Salford Royal NHS foundation trust, which runs Salford Hope hospital, is an inspiring story of how a health service organisation can improve.
Recent years have seen increasing public concern about the safety of NHS hospitals, focusing on hygiene and infections such as MRSA. But according to chief executive David Dalton, Salford Royal foundation trust‘s focus on patient safety was inspired by US hospitals’ work on harm reduction. “We discovered this hospital harmed 850 patients a month, 10,000 a year,” he says, from the likes of patients falling, suffering pressure ulcers or not receiving the right medication at the right time. “And we were better than most.”
In 2008, the trust – better known by the name of its main hospital, Salford Hope – set out an ambition to become the safest hospital in the NHS. It is now has the seventh lowest mortality rate of any acute hospital, putting it in the best tenth. Dalton rattles off statistics: it has reduced infections by 70%, pressure ulcers by 50%, falls by 40%, as well as better performance on specific medical conditions. “We were clear on the targets we were going to pursue,” he says. “We’re now refreshing the strategy.”
One method used for this is ‘safety walkrounds’, a weekly event in which board members visits wards. The previous day, Dalton had visited two areas, selected at random – in this case the transport department and a hospital ward, where he met the nursing staff. He says that many of best ideas for improving safety have come from staff. They are encouraged to come up with ideas, break them down into components and test them over a period to see what works. Results are then studied by senior clinical staff and if the ideas work they can be introduced across the trust.
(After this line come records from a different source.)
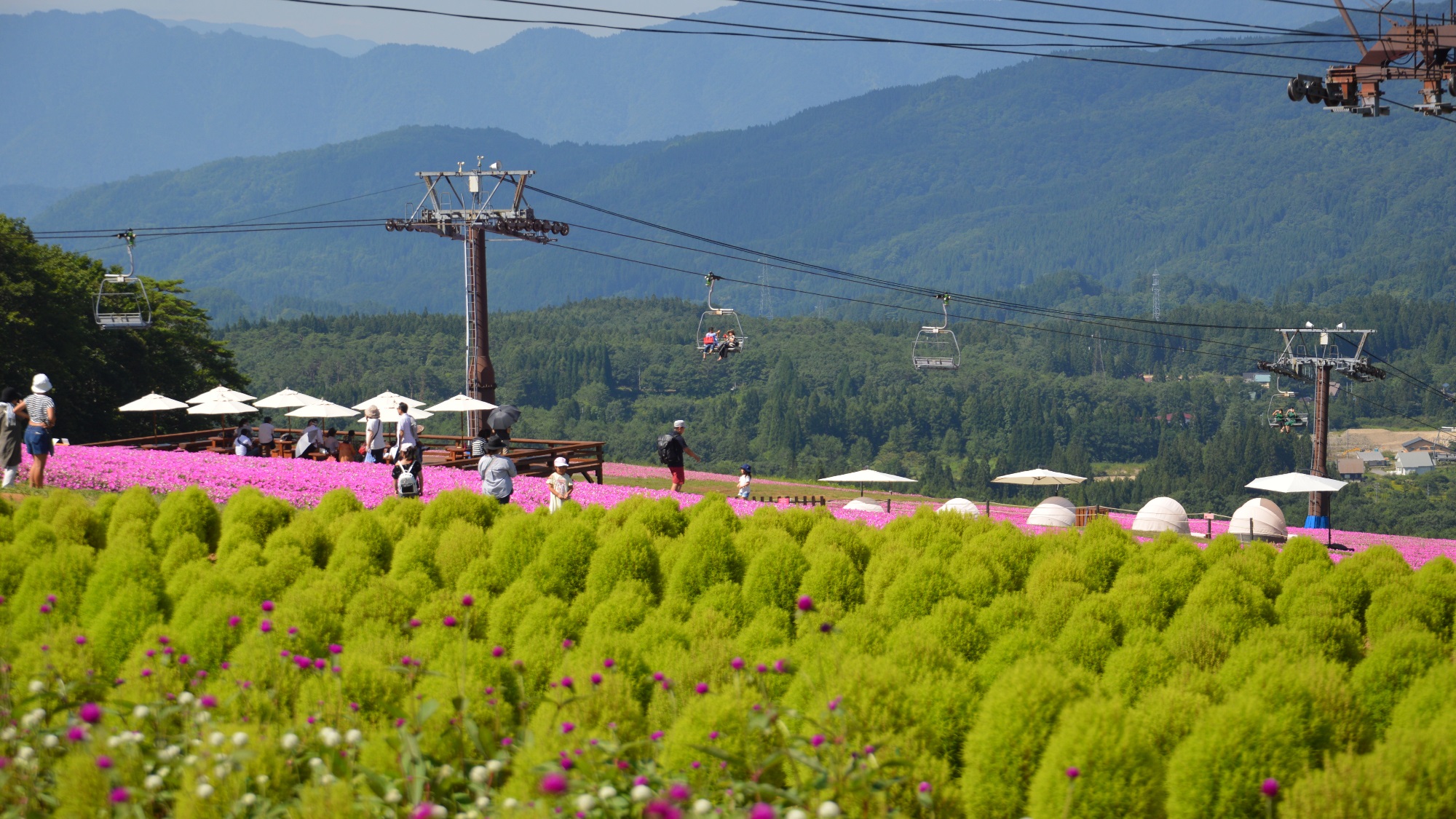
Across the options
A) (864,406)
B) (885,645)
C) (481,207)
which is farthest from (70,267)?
(864,406)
For example, the trust’s success in reducing patient falls has been partly down introducing checks on patients’ hospital footwear and asking if they needed help getting out of bed. “At the heart of the improvement we’ve been pursuing here is the very deep involvement that staff have had, in what you might think of as small ideas,” says Dalton. “These are very often small changes, like the footwear.”
Another counterintuitive change involved one ward abandoning automated blood pressure measurement equipment, in favour of staff going back to inflating arm cuffs by hand. “When nurses went back to being alongside a patient, they were doing other things as well,” Dalton explains: carrying out the process by hand caused them to observe the patient, including for warning signs of cardiac arrest. That change is now being emulated across the country, he says.
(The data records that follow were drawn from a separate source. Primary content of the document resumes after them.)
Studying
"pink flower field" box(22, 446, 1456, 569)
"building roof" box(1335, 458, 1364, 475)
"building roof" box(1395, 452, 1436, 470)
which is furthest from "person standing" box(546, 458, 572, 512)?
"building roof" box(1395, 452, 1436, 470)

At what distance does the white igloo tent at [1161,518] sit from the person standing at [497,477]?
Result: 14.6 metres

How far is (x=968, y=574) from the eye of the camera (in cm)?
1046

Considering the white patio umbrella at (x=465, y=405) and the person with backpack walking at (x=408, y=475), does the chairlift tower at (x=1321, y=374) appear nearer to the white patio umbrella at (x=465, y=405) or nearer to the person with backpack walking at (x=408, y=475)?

The trust has been aiming to increase safety, not save money. However, Dalton says that staff are also helping on financial efficiency, by coming up with ways to smooth patient activity, increasing the use of facilities such as theatres and cutting the need for short term contract staff.
Another simple idea is to lead to a significant change: from 1 April, senior staff including Dalton and his management colleagues will work on some weekend days. The aim is to have the hospital running at a constant rate, rather than slowing down for Saturday and Sunday.
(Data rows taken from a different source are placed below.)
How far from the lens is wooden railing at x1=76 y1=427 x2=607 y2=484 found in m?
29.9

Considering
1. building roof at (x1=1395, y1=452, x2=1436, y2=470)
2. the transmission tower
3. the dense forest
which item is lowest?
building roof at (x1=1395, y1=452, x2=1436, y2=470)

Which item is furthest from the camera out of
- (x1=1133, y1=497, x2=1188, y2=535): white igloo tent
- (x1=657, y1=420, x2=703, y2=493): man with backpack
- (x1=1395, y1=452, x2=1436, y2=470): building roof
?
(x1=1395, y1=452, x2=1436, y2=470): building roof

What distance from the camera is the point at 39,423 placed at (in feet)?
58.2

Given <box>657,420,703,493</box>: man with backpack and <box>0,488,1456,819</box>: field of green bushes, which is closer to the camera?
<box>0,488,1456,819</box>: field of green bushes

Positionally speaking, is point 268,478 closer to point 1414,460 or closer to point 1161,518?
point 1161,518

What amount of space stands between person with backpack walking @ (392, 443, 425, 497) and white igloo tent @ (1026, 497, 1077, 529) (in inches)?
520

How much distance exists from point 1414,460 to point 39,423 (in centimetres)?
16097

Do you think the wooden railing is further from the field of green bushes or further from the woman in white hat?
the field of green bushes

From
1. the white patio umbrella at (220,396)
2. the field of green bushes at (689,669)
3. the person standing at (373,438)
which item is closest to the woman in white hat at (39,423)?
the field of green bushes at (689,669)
Dalton points out that patients admitted on Fridays have the longest average length of stay, and says the move is aimed at reducing this. “I think it will cost more, slightly, but if you’ve got senior decision makers available for longer periods of the day and the week, they are making decisions at the best possible time for the patient, and length of stay can reduce as a consequence,” he says.
Dalton has known Mike Burrows of NHS Salford for over a decade. “We’ve got a relationship that’s based on respect and trust, and that permeates our organisations,” he says. “It’s different to what you would find in a lot of localities.” This is reflected in his expressed willingness to reduce the size of the hospital if the primary care trust wants to commission less work from Salford Royal, as long as the hospital trust can reduce its costs at the same rate.
The executive offices overlook a construction site: the trust is part-way through a reconstruction project, funded by a £200m private finance initiative deal with Balfour Beatty and Consort Healthcare. The offices are in the already completed Mayo building, named after the chemist William Worrall Mayo, who founded the US not-for-profit Mayo Clinic, now one of the world’s most presitgious healthcare providers.
While web surfing for possible names, Dalton says he realised that Mayo was born in Eccles, part of Salford. The choice of name carries an obvious implication: the NHS can learn from the US, as with Salford Royal’s conversion to reducing harm to patients – but everyone can learn from what comes out of Salford.